While Windows 8 is not expected until deep into 2012, the first rumblings of Microsoft's marketing machine started earlier this month as the company began disclosing new technologies to be included in the upcoming release.
Getting much of the attention is the product's new tiled interface, which replaces the Windows Start menu, which supports touch-only screens ranging from small screens on controller devices to large PC-based desktop screens and internal corporate kiosks. As part of that marketing machine rumble, Microsoft officials said they think the new technologies can be used as the interface for, if not help inspire, a new generation of touch-centric hardware devices.
IT executives see some opportunities to deploy the technologies in their shops, but need some questions answered before they can even conduct an initial evaluation. Some of the questions center around the compatibility of applications designed to take advantage of touch-centric mixing with legacy applications that are not. There are also questions about costs associated with training IT support people.
"Over the long term, yes, I see possibilities for this, but over the short term you'll have to deal with the challenges of tech support training and apps compatibility,” said Bill Yearous, vice president and CIO with The Seattle Times. “It is supposed to be compatible with things like Windows 7 -- sort of-- but there will be lots of questions about moving our legacy apps to it."
Yearous said he can envision many of the workflow processes associated with producing the paper and getting the paper ready for delivery to the printer, tasks that are not keyboard or mouse intensive, being replaced by touch screen systems.
"Looking at touch screens in the paradigm we have now may not make a lot of sense. But depending on how well the apps vendors and IT shops can modify their apps, it could drive how we use these devices differently," Yearous said.
Angelo Valetta, senior vice president and CIO with Sun National Bank also sees opportunities to deploy touch-centric technologies but, for now, largely in strategic areas. He sees them playing a role in the "branch of the future," where there will be an emphasis on self service where customers access information on products and services using touch-screen kiosks.
"We could use this to bring up subject matter experts on one screen, while customers were using touch technology on another screen,” Valetta said. “But we have to see how this technology is presented in Windows 8 and how it will interface with the hardware already out there."
Some analysts said they believe it will take larger IT shops quite a while to warm up to the idea of using touch technologies and tile-based interfaces on desktop PCs, as well as training costs and compatibility issues with mission critical applications.

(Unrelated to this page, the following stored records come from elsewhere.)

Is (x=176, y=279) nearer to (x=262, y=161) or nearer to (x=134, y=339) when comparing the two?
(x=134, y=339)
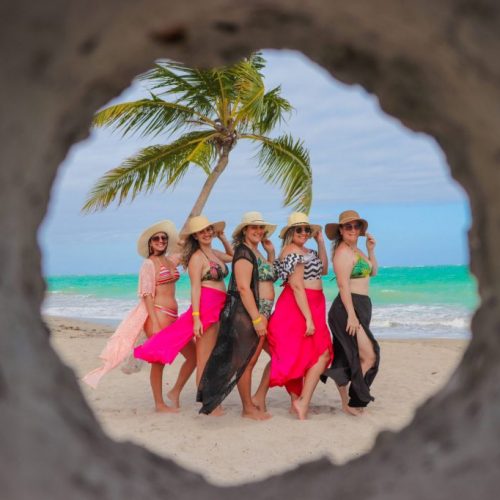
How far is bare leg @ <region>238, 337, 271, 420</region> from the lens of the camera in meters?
6.30

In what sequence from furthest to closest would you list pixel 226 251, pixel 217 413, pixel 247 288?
pixel 226 251 → pixel 217 413 → pixel 247 288

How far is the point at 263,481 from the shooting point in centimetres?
176

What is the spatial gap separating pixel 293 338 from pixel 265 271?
76cm

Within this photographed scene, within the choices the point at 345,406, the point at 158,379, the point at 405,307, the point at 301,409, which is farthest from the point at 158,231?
the point at 405,307

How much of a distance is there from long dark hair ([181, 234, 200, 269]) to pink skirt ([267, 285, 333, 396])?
40.2 inches

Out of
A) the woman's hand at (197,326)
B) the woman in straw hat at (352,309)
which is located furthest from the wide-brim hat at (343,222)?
the woman's hand at (197,326)

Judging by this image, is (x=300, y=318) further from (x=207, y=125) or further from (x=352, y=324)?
(x=207, y=125)

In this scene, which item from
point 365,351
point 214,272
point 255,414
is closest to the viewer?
point 214,272

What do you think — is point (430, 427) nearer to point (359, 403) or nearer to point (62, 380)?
point (62, 380)

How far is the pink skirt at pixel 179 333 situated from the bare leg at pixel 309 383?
3.68 feet

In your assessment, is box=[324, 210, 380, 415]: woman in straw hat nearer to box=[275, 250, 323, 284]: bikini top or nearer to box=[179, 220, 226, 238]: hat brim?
box=[275, 250, 323, 284]: bikini top

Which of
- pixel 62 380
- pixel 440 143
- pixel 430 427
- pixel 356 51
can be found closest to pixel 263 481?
pixel 430 427

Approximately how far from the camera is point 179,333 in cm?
641

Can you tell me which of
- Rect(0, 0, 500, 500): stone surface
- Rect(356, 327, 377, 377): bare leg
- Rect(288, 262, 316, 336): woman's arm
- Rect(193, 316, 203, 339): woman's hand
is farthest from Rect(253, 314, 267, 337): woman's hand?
Rect(0, 0, 500, 500): stone surface
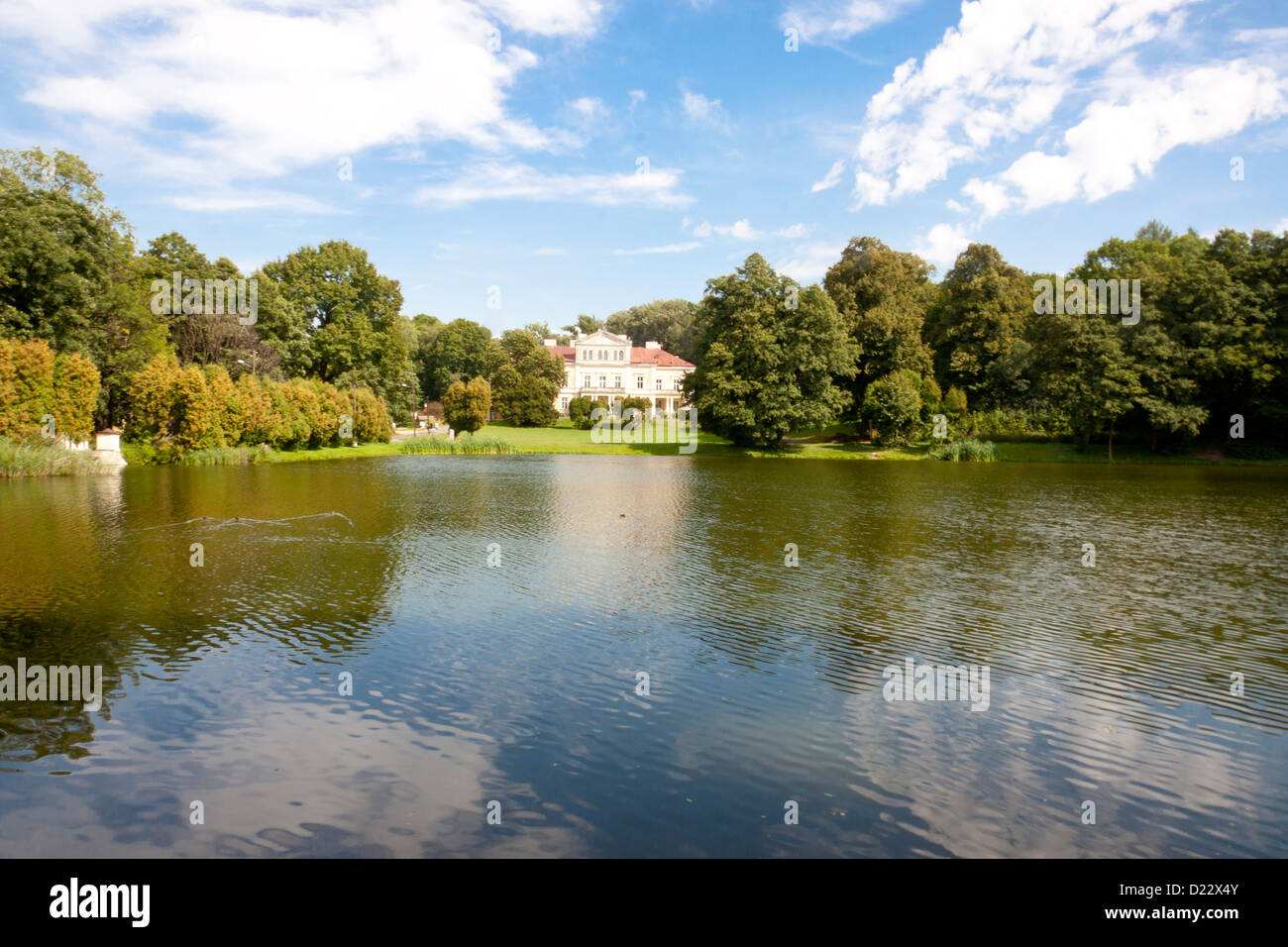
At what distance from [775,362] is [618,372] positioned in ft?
162

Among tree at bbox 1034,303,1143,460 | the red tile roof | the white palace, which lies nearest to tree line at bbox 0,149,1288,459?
tree at bbox 1034,303,1143,460

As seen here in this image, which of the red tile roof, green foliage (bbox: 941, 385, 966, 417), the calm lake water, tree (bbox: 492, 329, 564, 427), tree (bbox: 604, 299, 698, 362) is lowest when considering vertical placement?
the calm lake water

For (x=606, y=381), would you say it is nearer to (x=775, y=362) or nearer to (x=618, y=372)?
(x=618, y=372)

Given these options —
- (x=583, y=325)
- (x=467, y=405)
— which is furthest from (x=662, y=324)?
(x=467, y=405)

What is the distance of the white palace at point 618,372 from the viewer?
10075 cm

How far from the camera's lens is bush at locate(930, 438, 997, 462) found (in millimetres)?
51188

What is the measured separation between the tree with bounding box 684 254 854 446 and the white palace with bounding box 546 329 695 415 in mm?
42964

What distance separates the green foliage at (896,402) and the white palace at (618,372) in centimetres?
4630

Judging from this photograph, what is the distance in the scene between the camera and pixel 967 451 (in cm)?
5175

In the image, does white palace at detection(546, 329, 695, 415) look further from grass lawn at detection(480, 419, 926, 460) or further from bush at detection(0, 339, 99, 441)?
bush at detection(0, 339, 99, 441)
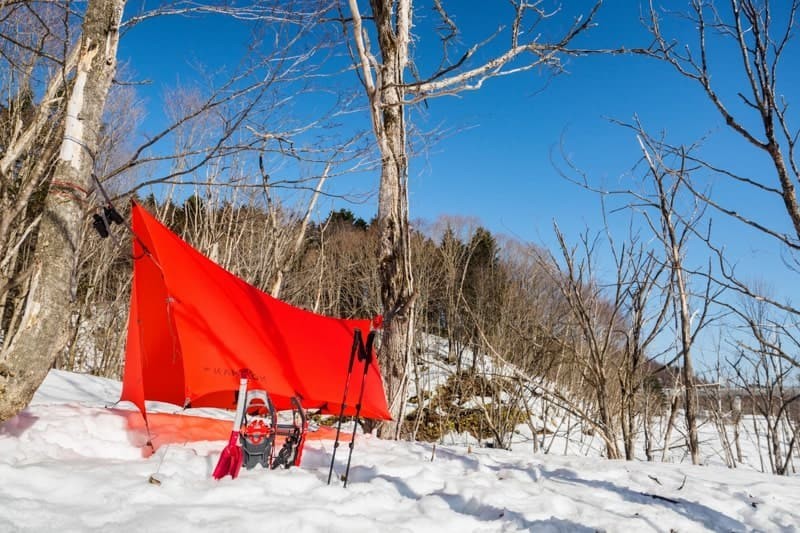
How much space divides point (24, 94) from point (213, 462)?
7.20 m

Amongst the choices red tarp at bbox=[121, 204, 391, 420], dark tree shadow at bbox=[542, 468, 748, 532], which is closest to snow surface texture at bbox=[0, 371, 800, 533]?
dark tree shadow at bbox=[542, 468, 748, 532]

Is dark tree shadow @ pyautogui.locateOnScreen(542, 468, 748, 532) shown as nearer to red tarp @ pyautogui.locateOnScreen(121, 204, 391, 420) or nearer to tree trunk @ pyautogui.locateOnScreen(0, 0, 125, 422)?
red tarp @ pyautogui.locateOnScreen(121, 204, 391, 420)

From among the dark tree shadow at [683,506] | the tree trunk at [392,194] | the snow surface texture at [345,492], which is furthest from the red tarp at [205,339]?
the dark tree shadow at [683,506]

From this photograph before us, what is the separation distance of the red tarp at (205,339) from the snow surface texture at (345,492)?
0.35m

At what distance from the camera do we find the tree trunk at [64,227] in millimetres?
2430

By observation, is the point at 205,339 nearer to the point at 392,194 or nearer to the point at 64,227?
the point at 64,227

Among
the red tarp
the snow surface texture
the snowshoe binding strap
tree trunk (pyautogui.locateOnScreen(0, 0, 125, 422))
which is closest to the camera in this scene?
the snow surface texture

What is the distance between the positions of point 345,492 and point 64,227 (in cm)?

"I think most IT shops will say it's cool technology but will stay with the classic interface for now, " said Al Gillen, program vice president of system software for IDC. "There will be a learning curve associated with a tiled interface as well as a real estate concern, and all existing applications today will be unable to take advantage of the tiling capability."
In demonstrations earlier this month, Microsoft officials said there should be "effortless movement" among existing Windows programs and new applications designed specifically for Windows 8.They said the full capabilities of Windows will remain available to users, including all the functions of Windows Explorer and Desktop, as well as compatibility with all PCs, software and peripherals that carry the Windows 7 logo.

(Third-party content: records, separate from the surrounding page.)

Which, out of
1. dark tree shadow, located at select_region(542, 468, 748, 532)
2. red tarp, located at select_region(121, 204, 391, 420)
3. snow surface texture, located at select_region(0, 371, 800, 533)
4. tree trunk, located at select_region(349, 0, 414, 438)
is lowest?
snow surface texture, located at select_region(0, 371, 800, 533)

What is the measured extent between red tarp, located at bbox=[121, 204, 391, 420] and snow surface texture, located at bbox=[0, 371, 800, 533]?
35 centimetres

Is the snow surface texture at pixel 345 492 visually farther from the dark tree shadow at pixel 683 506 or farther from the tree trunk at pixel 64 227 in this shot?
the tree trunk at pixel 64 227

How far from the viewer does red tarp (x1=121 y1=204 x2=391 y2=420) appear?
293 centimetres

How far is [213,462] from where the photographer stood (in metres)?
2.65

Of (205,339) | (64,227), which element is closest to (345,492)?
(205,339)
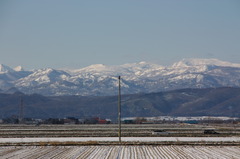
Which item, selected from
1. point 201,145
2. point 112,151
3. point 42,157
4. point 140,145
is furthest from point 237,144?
point 42,157

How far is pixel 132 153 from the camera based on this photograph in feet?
180

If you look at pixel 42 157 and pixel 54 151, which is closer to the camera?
pixel 42 157

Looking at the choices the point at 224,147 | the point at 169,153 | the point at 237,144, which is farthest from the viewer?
the point at 237,144

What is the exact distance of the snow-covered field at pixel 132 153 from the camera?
51.6 m

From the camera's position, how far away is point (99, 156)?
171 ft

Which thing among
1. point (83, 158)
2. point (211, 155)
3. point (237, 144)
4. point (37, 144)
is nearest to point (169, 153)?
point (211, 155)

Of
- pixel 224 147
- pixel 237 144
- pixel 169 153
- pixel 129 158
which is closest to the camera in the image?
pixel 129 158

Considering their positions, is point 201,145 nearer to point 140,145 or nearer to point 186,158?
point 140,145

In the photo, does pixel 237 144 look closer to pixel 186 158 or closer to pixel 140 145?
pixel 140 145

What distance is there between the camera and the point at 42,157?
51.4 metres

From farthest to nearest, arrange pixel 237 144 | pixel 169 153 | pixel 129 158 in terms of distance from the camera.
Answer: pixel 237 144 → pixel 169 153 → pixel 129 158

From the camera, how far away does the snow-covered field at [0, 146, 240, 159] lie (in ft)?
169

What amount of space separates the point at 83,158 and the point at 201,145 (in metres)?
20.5

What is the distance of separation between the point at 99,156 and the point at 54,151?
25.7 feet
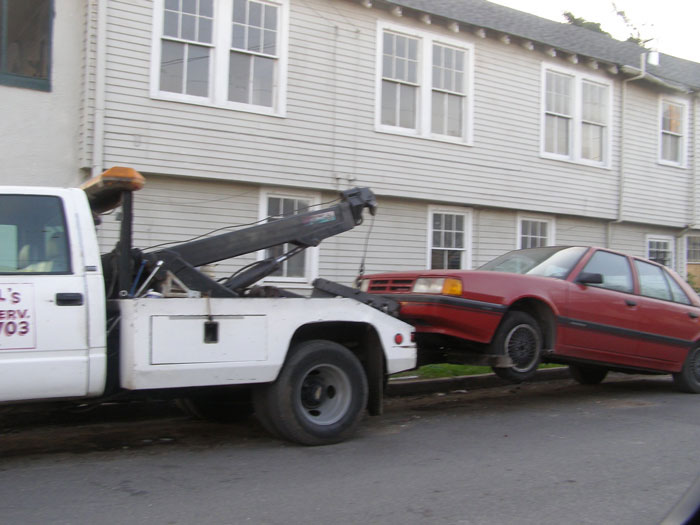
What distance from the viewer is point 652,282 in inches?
318

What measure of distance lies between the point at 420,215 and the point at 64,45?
663 centimetres

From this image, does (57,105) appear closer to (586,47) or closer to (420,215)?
(420,215)

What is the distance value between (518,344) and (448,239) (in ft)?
22.1

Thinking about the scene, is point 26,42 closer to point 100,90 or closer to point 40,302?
point 100,90

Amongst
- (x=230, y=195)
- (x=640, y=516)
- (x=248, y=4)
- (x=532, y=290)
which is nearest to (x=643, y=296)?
(x=532, y=290)

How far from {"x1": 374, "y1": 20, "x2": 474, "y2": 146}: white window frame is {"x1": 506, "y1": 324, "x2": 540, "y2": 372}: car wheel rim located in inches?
247

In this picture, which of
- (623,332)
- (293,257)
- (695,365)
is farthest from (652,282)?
(293,257)

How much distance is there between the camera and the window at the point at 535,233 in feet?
46.6

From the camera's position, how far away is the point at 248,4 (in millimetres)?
10789

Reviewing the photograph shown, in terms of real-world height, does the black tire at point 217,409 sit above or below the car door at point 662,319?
below

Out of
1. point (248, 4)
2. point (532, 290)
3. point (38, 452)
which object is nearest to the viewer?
point (38, 452)

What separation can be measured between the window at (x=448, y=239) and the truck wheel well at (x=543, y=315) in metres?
6.01

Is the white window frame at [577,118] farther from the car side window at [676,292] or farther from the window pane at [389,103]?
the car side window at [676,292]

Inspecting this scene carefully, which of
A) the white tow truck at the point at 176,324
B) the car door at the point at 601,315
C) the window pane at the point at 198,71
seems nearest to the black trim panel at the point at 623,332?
the car door at the point at 601,315
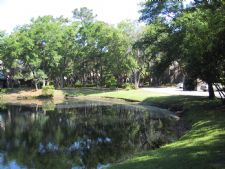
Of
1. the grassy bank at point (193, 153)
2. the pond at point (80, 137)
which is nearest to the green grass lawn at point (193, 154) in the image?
the grassy bank at point (193, 153)

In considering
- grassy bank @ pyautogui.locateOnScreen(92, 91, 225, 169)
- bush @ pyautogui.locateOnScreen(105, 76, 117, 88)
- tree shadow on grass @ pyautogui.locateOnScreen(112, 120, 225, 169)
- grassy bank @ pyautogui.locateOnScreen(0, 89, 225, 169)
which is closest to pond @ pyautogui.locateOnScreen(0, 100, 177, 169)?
grassy bank @ pyautogui.locateOnScreen(0, 89, 225, 169)

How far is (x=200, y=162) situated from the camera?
46.0 ft

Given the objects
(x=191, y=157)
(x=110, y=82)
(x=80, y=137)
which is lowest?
(x=80, y=137)

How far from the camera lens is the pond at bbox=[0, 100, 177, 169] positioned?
68.6 feet

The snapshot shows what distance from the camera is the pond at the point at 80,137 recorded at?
2091cm

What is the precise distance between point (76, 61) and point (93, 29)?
10326 mm

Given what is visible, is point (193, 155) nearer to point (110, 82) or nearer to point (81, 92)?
point (81, 92)

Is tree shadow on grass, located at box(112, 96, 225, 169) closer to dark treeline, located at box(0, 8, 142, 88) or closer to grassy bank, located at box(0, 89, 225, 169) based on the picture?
grassy bank, located at box(0, 89, 225, 169)

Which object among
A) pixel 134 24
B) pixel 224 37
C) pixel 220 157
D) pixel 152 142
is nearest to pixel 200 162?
pixel 220 157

For users who have no immediate need for touch capabilities, Microsoft officials said they can easily turn it off and revert to using their mouse and keyboards.
Microsoft officials emphasized the importance of HTML5 in developing applications that fully exploit Windows 8's more advanced features. Many IT shops are still in the tire-kicking phase with HTML5 with little real world development experience under their belts. Some add, however, that because an application developed with HTML can run on multiple platforms, the investment time and money will pay off.

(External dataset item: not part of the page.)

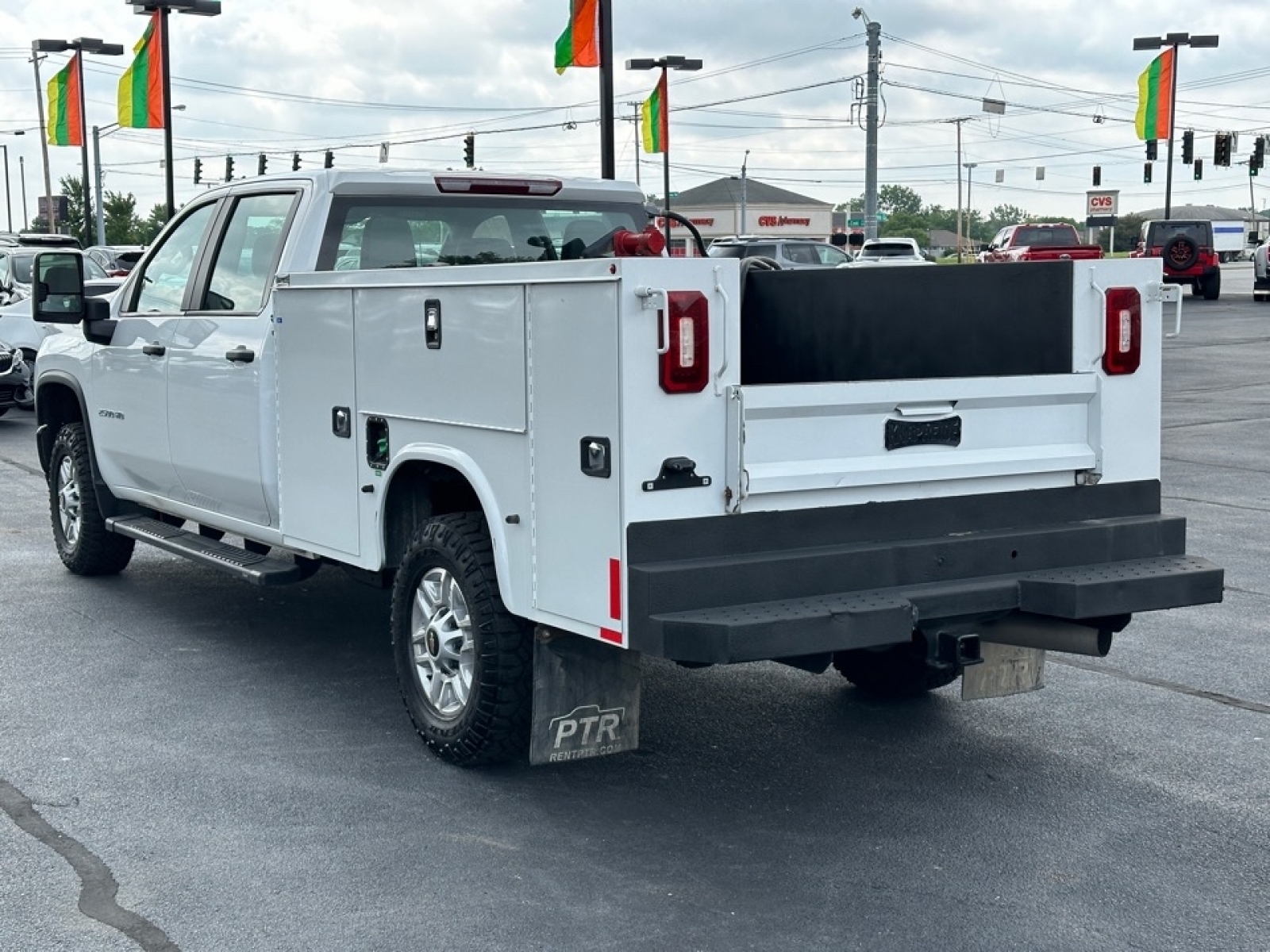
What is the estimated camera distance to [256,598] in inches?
341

"The big thing we are looking at (with HTML5) is developing an app that runs on a wide variety of platforms, yet maintain certain uniformity with that application," Yearous said.
Yearous added he expects the ramp-up time to properly train developers on version 5 will be no longer or shorter than any other language, but would initially rely on the expertise of outside contractors.
Microsoft officials declined to say when IT shops and third-party developers could expect to get their hands on the first beta release of Windows 8. Speaking at a Microsoft developer conference in Tokyo last month, CEO Steve Ballmer said the company remains committed to delivering the finished product in 2012. That statement however, was retracted by the company that claimed Ballmer "misspoke" about committing to a 2012 delivery.